By William Coffin- Monday, April 8, 2013
As Los Angeles slowly emerges from one of the most difficult economic downturns in its history and public policy is emerging to lead us forward into the next cycle business, leaders are uniformly in support of the usual business-friendly propositions: lower taxes, less regulation and red tape, a better trained workforce, improved infrastructure. These are all excellent elements of an improved economic climate debate, but what about improved financial literacy among students and young people?
Financial literacy is a critical life skill. Ask any one of the tens of millions of Angelenos impacted by the $7 trillion decline in the value of household wealth starting in 2008, which was at least in part caused and sustained by basic misunderstandings of personal finance and a lack of economic thinking, and the answer is a resounding, “Yes, financial literacy is important.”
This life skill is important at any age, but it is particularly important for young people preparing for their future. It is not a large stretch to note that a student’s credit history can be as important to his or her future as their grade point average. Yet most students fail standardized testing on the subject and most schools do not offer even a basic class on personal finance. How can we expect a different outcome when the next financial crisis arrives?
I strongly urge the business community of Los Angeles and all citizens interested in a strong economy in this great city to ask for and demand that financial literacy be required to be taught in our schools. A good place to start is to support AB 166, authored by Assembly member Roger Hernandez, which would at least incorporate some financial literacy training in the one economics class required to graduate from high school. This would be a low-cost, high-impact ingredient in preparing tomorrow’s consumer-citizen-workforce member.
Today’s students need to know more about the complex financial decisions that face them, including the decision to stay in school or drop out, the choice of college and how to pay for it, the decision to begin or defer starting a family, the balance between current spending and saving for the future. And yet students today are less prepared than any time in recent history.
Let’s start with basic knowledge of financial literacy. In 2012, virtually all studies conducted to measure levels of personal financial literacy among K-12 students reflect low levels of practical knowledge on the subject.
In the survey “The Financial Literacy of Young American Adults,” measured by the Jumpstart Coalition, high school students score just 48.3 percent. And while the average score for college students increases to 62 percent, the bad news is that since only 30 percent of students finish college, that means 70 percent of young people are likely to lack the skills to make good financial decisions.
Today, a Fair Isaacs Corp. score can be more important than an SAT score. A bad Fico score can change the trajectory of a young person’s life by restricting the capital resources needed to go to college, buy a car or access credit. In a recent Schwab MoneyWise survey, the majority of young people consider “making better choices about managing money” the single most important issue for individual Americans to act on today.

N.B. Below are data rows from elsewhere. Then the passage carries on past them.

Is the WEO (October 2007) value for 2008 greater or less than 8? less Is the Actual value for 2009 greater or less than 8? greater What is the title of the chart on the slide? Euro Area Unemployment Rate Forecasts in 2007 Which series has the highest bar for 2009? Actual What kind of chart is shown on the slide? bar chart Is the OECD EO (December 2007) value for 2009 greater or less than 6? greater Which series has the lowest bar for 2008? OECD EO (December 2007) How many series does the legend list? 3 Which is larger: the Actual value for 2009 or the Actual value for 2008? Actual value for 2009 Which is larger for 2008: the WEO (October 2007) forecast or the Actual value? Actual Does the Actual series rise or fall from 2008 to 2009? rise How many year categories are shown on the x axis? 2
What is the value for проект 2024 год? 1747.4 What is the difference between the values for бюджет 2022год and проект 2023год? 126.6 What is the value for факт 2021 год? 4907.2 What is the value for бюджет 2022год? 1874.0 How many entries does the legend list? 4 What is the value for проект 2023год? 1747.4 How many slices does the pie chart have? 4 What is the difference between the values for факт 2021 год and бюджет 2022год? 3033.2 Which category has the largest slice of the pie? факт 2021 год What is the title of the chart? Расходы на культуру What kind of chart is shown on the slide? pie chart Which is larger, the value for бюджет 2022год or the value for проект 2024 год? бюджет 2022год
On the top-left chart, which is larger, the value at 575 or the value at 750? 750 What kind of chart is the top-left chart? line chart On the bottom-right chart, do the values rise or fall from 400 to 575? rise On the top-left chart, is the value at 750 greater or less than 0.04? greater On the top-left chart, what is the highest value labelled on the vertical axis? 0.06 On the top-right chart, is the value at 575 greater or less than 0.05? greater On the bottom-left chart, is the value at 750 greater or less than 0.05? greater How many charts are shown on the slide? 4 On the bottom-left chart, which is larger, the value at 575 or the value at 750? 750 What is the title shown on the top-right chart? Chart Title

Clearly young people are focused on the weak economy and its effect on their future. And yet there is no clear path to learning about financial literacy throughout their educational career. Financial literacy is not required to be taught in Los Angeles or anywhere else in California for K-12.
Students who do participate in programs featuring budgeting, credit and credit abuse, the economic role of banking, saving-investing and understanding of capital markets improve their understanding and comprehension of these important topics by 30 percent or more. In addition, students uniformly vote with high marks regarding their interest in the topic, enthusiasm in pursuing additional learning opportunities and ability to relate the learning to their everyday lives.
April has been designated California Financial Literacy month to highlight the importance of financial literacy and encourage all of our citizens to increase their understanding of saving, investing and credit choices. I urge the business community of Los Angeles and citizens who care about better trained and prepared young people to support the efforts of organizations like the California Council on Economic Education and Assemblyman Hernandez’s AB 166, which provides a small step toward preparing our young people for the complex global economy that awaits them.William Coffin is chairman of the California Council on Economic Education, headquartered in Los Angeles.